#### [EXERCISE TEXT]
=-=-=-=-=

I have written about, taught, and practiced product and service innovation for more than 30 years. The BP (BP) spill in the Gulf reminds me once again that the innovation process is not limited to figuring out new products for the marketplace. It can be a highly effective way of dealing with disasters and, even more important, preventing them from happening.

So how can BP use innovation to solve this problem and others like it in the future? The answer is by employing the same problem-solution approach to addressing the oil spill that product innovators use, starting with identifying and clarifying problems and needs. Until a specific understanding of the problem from multiple perspectives is in hand, finding a workable solution is guesswork at best.

With regard to the oil spill in the Gulf, the innovation process should have been applied in two ways. First, well before the Deep Horizon oil rig blew up and sank, BP should have been using the process to identify ways to deal with such an event so that we did not have 80 days of oil flowing uncontrollably into the Gulf. Second, the process should have also been used when it became apparent that the oil was gushing and there was no way to stop it. I’ll deal with that first.

Search for Fresh Ideas

Once the oil spill began and none of the systems to stop it worked, BP should have moved immediately to gain access to multiple technology solutions, going beyond any BP internal technologies to find inventions, equipment, and processes that might help. There is no question in my mind that this search for fresh ideas and technology would have quickly led to a handful of ways to stop the oil that had a real chance of working. It is easy to imagine the competitive and legal pressures that would prevent those in the oil industry from swiftly coming together to find a way to stop the oil. A useful role for the government would have been to convene that process.

The frenzied activity to try to plug the broken wellhead one mile below the waves reminds me of the very worst approaches to product development and branding strategy. It was as if new products were rushed to market. First came Containment Dome, followed by Top Kill, and Junk Shot, and finally Top Hat, put on after the Big Shear replaced Diamond Saw. And still the oil gushed forth.

=-=-=-=-=

#### [DATA RECORDS]
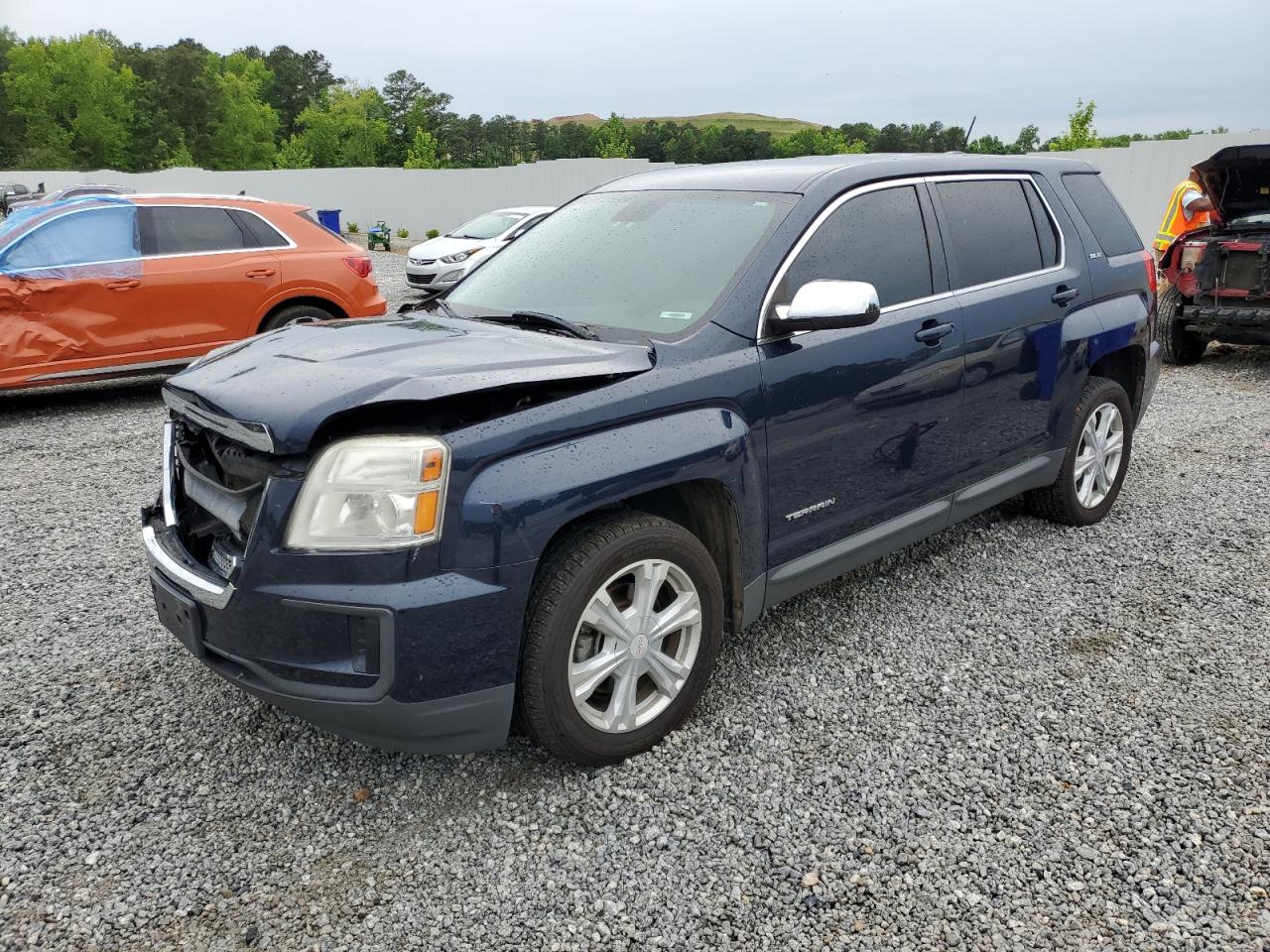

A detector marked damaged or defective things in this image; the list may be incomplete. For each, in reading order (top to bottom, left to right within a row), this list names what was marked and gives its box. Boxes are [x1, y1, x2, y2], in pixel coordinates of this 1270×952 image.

=-=-=-=-=

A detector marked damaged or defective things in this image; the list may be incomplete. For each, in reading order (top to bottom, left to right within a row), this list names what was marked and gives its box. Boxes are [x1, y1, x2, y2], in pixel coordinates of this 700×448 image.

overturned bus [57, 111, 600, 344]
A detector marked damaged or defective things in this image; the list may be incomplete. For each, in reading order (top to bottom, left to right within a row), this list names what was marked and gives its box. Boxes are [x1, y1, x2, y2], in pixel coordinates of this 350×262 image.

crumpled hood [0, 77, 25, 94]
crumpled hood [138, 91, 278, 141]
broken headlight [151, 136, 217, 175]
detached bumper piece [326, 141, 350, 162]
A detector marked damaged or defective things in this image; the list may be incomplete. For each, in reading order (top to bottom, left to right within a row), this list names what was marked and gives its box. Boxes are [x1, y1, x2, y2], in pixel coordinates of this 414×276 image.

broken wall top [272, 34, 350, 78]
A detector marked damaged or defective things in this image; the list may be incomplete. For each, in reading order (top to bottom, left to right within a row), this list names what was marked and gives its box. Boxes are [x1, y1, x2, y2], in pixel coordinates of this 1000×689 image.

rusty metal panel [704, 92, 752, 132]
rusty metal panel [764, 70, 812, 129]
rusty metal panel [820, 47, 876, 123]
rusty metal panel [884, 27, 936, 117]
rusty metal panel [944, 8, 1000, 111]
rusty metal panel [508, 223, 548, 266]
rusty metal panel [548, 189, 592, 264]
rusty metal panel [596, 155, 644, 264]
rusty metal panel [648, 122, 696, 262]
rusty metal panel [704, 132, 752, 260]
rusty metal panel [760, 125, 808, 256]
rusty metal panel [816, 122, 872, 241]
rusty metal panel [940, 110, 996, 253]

=-=-=-=-=

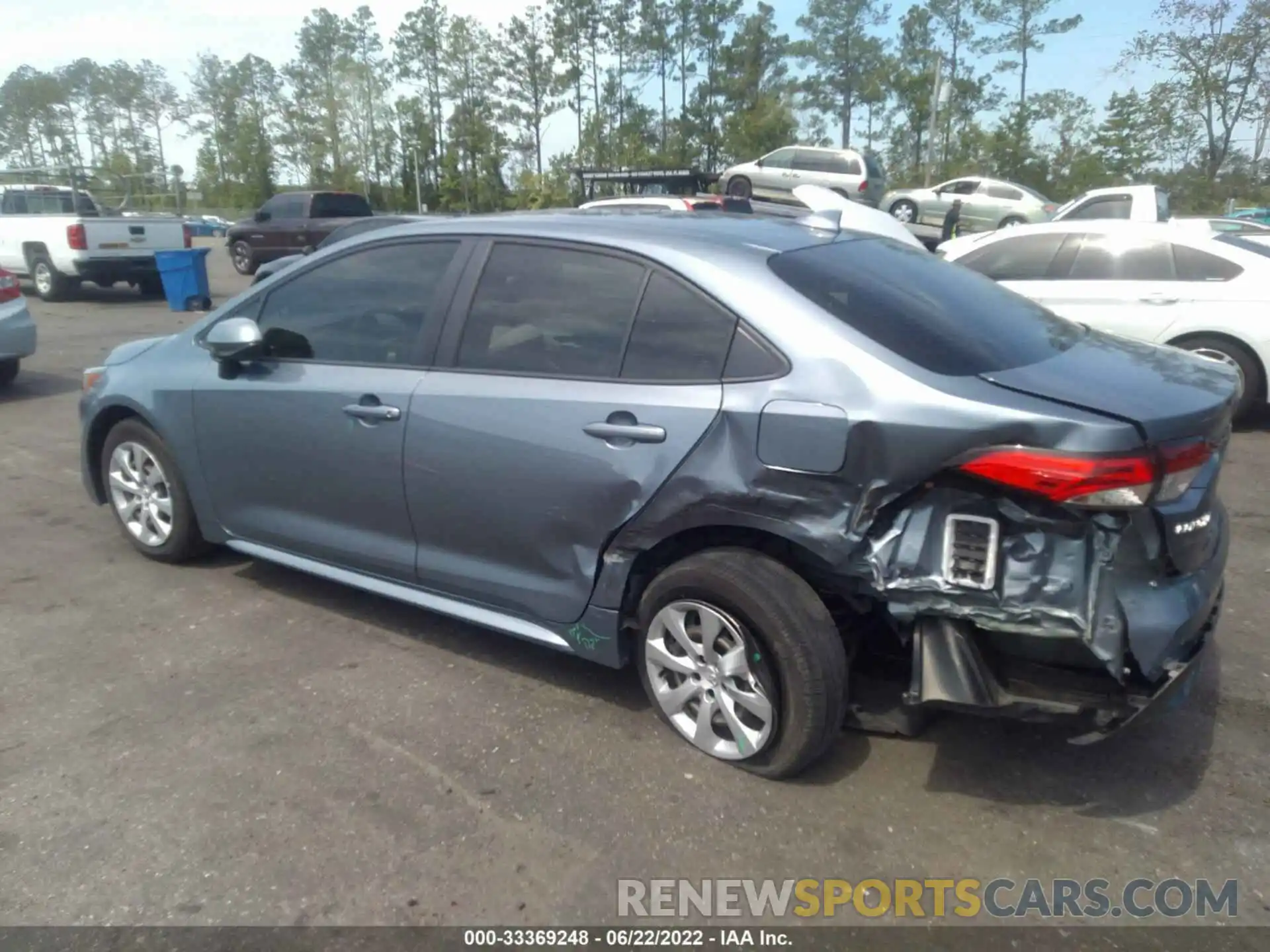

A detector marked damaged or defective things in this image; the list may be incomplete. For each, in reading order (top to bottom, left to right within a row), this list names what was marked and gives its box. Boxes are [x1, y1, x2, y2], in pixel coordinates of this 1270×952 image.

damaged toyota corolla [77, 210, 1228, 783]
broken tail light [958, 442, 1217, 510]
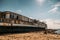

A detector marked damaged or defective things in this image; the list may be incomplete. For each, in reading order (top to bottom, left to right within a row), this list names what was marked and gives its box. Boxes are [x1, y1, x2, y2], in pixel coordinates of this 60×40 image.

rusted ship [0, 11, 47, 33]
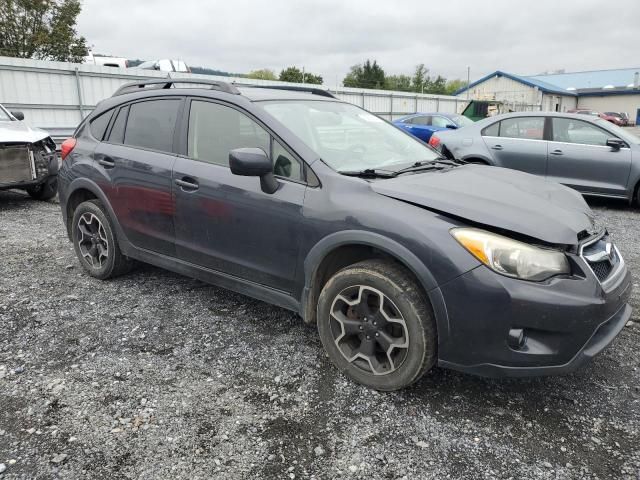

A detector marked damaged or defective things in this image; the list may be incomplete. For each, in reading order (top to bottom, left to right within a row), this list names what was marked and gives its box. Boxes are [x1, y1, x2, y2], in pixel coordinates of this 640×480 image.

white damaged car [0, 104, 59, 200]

=-=-=-=-=

#### [TASK STATEMENT]
Which names does the oil spill text give for the methods and devices used to try to stop the gushing oil?

#### [OUTPUT FOR THIS EXERCISE]
Containment Dome
Top Kill
Junk Shot
Top Hat
Big Shear
Diamond Saw